Dan Haught, vice president of Product Development for FMS Inc., which specializes in developer tools for Microsoft Access, Visual
Basic and SQL Server, added, “We have a large customer base of developers using Visual Basic, VBA, and COM technologies. Roughly 20
percent to 50 percent are actively developing for .NET and the rest are evaluating the new platform. We see two strong customer
desires when it comes to .NET: easing the learning curve, and becoming more productive in less time. To that end, we are launching a
suite of developer tools created from the group up in C# and VB.NET for the Visual Studio.NET environment. For our own development
staff, Visual Studio.NET has given us the ability to create developer solutions in far less time than with previous development
platforms, which is allowing us to bring our products to market much faster than before.”

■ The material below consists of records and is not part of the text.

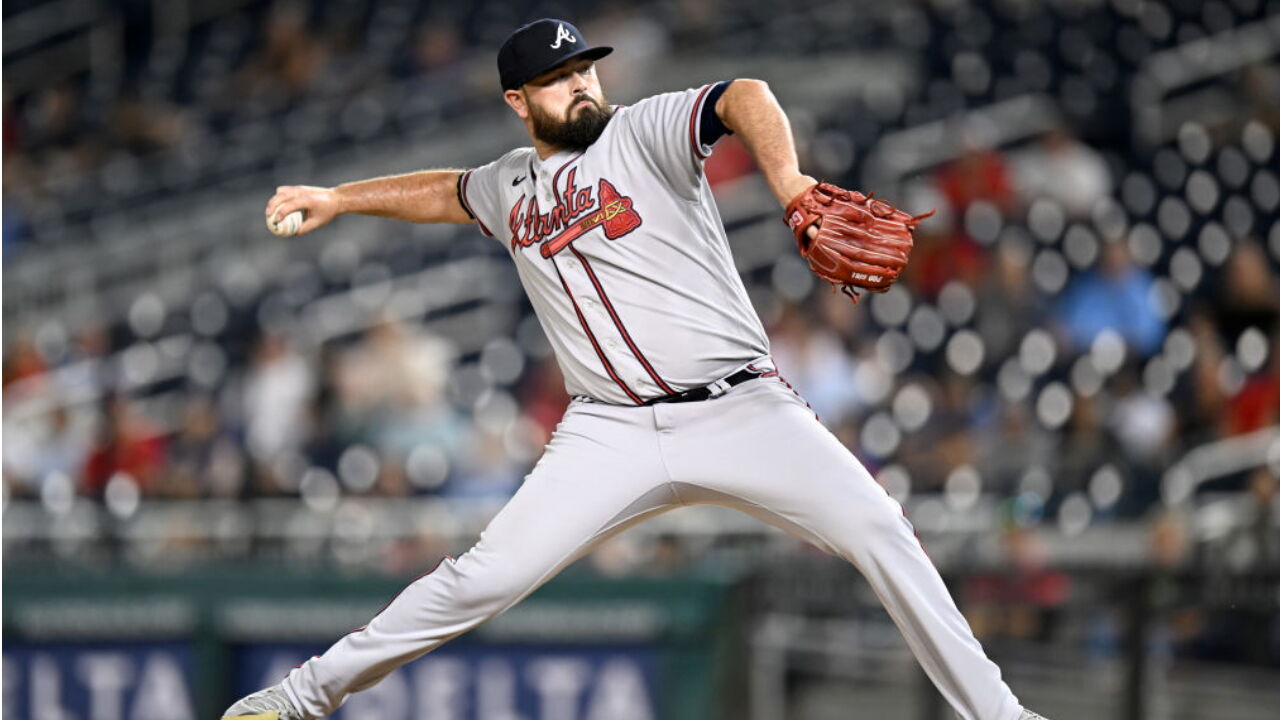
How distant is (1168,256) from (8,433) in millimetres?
6072

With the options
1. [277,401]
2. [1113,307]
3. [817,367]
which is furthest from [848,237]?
[1113,307]

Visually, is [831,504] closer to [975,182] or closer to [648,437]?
[648,437]

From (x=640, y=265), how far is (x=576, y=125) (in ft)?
1.02

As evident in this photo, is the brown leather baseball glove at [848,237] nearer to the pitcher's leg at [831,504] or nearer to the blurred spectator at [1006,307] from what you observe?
the pitcher's leg at [831,504]

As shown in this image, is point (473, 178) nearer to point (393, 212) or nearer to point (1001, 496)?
A: point (393, 212)

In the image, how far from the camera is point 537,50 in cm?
327

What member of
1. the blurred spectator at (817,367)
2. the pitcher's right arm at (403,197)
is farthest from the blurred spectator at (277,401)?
the pitcher's right arm at (403,197)

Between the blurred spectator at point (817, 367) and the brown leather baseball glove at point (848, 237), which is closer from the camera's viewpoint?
the brown leather baseball glove at point (848, 237)

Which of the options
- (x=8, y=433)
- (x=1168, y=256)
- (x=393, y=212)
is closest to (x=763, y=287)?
(x=1168, y=256)

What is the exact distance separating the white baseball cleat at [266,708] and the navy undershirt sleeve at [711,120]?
4.53 feet

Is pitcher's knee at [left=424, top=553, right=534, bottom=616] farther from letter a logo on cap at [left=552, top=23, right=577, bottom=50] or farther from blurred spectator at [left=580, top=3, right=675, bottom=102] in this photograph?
blurred spectator at [left=580, top=3, right=675, bottom=102]

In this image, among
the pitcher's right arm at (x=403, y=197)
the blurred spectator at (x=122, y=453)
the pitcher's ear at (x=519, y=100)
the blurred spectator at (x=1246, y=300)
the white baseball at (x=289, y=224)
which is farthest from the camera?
the blurred spectator at (x=1246, y=300)

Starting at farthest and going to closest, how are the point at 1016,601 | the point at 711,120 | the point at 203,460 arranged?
the point at 203,460 < the point at 1016,601 < the point at 711,120

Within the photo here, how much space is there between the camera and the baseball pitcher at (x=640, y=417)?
126 inches
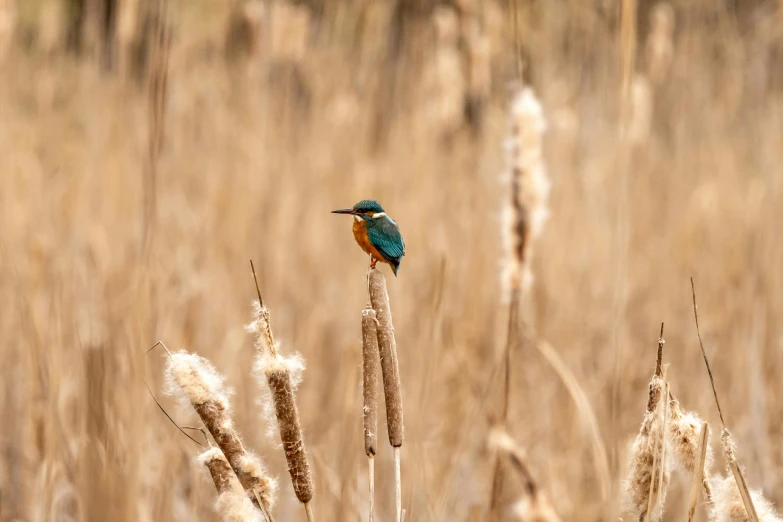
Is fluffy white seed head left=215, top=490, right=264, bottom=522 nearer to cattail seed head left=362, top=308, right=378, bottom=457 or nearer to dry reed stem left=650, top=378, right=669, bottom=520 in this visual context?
cattail seed head left=362, top=308, right=378, bottom=457

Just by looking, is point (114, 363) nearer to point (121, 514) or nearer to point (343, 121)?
point (121, 514)

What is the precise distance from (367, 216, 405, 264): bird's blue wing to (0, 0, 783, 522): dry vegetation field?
490 mm

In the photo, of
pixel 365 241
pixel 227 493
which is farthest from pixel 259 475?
pixel 365 241

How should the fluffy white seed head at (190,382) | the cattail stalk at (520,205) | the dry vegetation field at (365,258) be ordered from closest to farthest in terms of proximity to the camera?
the fluffy white seed head at (190,382)
the cattail stalk at (520,205)
the dry vegetation field at (365,258)

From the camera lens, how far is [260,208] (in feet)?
7.57

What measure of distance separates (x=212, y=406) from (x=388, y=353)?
0.12m

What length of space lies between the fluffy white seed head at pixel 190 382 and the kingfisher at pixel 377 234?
5.5 inches

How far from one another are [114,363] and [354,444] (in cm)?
46

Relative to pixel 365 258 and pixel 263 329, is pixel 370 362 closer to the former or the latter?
pixel 263 329

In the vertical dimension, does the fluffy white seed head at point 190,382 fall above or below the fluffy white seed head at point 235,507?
above

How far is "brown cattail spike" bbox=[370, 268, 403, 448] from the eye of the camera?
0.51m

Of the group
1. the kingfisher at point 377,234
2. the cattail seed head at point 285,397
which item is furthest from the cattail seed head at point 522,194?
the cattail seed head at point 285,397

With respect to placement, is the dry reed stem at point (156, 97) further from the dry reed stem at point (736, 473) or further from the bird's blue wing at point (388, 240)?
the dry reed stem at point (736, 473)

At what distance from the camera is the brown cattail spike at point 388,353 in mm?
508
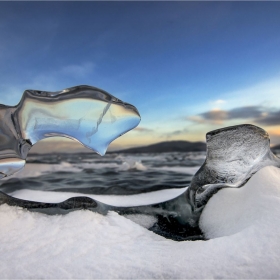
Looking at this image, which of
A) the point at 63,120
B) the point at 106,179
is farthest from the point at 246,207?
the point at 106,179

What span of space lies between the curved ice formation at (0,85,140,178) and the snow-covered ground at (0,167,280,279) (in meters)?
0.49

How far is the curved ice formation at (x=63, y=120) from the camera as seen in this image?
1.74m

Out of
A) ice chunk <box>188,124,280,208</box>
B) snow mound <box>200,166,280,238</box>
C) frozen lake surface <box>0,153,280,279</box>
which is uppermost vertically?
ice chunk <box>188,124,280,208</box>

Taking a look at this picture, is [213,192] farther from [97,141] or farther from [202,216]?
[97,141]

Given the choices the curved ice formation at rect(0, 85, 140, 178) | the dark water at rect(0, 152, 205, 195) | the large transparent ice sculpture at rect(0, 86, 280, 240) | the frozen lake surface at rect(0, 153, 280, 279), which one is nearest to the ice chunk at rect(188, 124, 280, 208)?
the large transparent ice sculpture at rect(0, 86, 280, 240)

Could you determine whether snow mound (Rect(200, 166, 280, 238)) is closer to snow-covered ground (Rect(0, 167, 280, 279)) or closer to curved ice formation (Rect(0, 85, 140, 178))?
snow-covered ground (Rect(0, 167, 280, 279))

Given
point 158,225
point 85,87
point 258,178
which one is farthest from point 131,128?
point 258,178

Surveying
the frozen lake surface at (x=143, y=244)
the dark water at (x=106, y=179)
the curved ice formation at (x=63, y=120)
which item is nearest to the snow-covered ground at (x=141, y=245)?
the frozen lake surface at (x=143, y=244)

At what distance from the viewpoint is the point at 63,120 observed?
6.12 ft

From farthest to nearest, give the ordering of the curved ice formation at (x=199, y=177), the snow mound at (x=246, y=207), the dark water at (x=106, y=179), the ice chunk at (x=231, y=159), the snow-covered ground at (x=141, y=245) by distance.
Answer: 1. the dark water at (x=106, y=179)
2. the ice chunk at (x=231, y=159)
3. the curved ice formation at (x=199, y=177)
4. the snow mound at (x=246, y=207)
5. the snow-covered ground at (x=141, y=245)

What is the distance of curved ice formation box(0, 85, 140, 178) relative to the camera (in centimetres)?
174

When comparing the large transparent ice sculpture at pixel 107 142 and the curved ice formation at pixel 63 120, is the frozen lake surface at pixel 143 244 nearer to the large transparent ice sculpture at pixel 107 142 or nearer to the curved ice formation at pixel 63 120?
the large transparent ice sculpture at pixel 107 142

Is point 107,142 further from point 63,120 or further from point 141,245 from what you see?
point 141,245

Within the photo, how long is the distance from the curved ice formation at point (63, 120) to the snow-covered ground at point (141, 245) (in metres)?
0.49
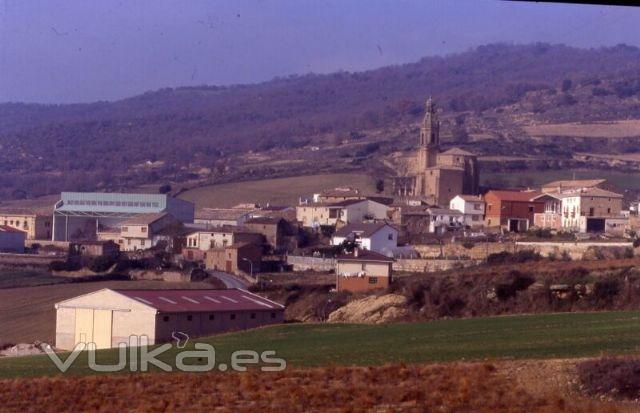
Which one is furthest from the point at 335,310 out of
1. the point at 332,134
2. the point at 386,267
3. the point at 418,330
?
the point at 332,134

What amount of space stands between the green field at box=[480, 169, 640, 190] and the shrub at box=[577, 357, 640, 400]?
5547 cm

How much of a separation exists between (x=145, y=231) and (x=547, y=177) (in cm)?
3242

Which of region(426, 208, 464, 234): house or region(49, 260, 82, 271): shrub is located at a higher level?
region(426, 208, 464, 234): house

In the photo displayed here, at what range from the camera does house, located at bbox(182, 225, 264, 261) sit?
137ft

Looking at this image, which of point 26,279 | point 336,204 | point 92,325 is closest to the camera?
point 92,325

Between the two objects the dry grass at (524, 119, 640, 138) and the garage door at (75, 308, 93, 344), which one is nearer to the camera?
the garage door at (75, 308, 93, 344)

FMS is not the only company creating tools in C# from the ground up. ComponentSource said the majority of participants in its .NET
ComponentBuilder Program have begun by developing native C# versions of the most popular components in their existing product lines,
and are taking advantage of the .NET Framework to offer new feature-rich client and server-side components that expand their product
lines. Participants are also testing their existing COM components to ensure that they will run on the .NET Framework, creating the
potential for thousands more off-the-shelf components within the year.

Still, despite the upsurge in interest surrounding .NET, analysts are questioning Microsoft’s ability to deliver 24/7 reliability
for Web services. On Tuesday, Microsoft finally fixed a glitch in its Windows Update service which denied users access to the
service for five days. The outage was caused by a technician’s error, according to the company. Part of the backbone of .NET Web
services is Microsoft’s Passport authentication service, which relies on the availability of Microsoft’s servers.